The barley that the new processing plant would use in the production of its meat substitutes is currently not grown in Lithuania, as most of the farmers’ harvest consists of wheat, which is more expensive and easier to sell in many world markets.
The aforementioned Irish companies and similar investments would encourage the country’s farmers to increase crop rotation and expand the areas of less frequently cultivated crops, believes Byčkov, who claims that practically all vegetable raw materials, which contain a lot of protein, can be turned into healthy, modern food products.

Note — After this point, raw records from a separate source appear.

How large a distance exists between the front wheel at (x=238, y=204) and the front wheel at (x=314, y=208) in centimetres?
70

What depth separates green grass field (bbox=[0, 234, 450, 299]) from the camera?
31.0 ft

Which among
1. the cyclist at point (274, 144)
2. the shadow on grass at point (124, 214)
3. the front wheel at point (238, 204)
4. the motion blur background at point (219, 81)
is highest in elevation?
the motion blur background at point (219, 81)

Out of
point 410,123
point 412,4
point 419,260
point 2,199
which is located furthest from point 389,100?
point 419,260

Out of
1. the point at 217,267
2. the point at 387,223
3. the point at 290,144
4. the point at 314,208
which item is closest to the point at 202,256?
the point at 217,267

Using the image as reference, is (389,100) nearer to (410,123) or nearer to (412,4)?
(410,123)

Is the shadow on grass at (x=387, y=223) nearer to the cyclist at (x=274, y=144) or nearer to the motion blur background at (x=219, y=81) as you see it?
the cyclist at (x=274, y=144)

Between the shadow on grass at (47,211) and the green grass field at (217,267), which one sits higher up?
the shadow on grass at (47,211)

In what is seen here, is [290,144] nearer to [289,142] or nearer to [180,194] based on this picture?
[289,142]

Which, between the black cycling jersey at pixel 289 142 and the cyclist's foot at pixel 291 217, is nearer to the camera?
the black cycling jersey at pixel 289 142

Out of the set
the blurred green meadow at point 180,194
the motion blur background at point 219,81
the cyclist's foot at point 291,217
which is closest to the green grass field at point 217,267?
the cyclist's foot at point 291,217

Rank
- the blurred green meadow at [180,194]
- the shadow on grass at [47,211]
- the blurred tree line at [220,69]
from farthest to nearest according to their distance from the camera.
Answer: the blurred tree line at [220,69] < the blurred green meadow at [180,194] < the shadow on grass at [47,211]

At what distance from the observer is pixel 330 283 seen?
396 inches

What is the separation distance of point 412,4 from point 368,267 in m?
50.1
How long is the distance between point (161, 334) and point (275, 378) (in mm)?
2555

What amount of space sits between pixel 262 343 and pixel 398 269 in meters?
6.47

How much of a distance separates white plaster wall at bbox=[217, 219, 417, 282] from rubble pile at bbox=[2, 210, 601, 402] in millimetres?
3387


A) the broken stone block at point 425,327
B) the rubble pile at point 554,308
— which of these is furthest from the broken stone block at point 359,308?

Lithuanian habits are changing
Surveys show that in the last few years even 30 percent the population of the continent reduced the consumption of meat and dairy products. Lithuanians should also appreciate plant-based meat soon. A survey initiated by “Gyvi Gali” showed that a third of Lithuanians tried to refuse to eat meat or to reduce its amount in their diet in the last few years.
“In Lithuania, only 8.2 percent identify themselves as alternative eaters – flexitarians, pescetarians, vegetarians and vegans.” population. In comparison, the European average is about 30 percent. Nevertheless, changes in nutrition are noticeable,” says Byčkov. he says, if these trends continue, in a decade our food consumption habits will be no different from Western countries, and we will see plant products on our plates much more often.
Lithuanians consume about 101 kg of meat every year – three times more than recommended by the World Health Organization (WHO).
The European Union has set an ambitious goal – by 2050. ensure climate neutrality. Without reducing the consumption of animal meat, these goals will not be achieved. The development of the alternative protein sector is one of the most effective ways to reduce the negative impact on the environment.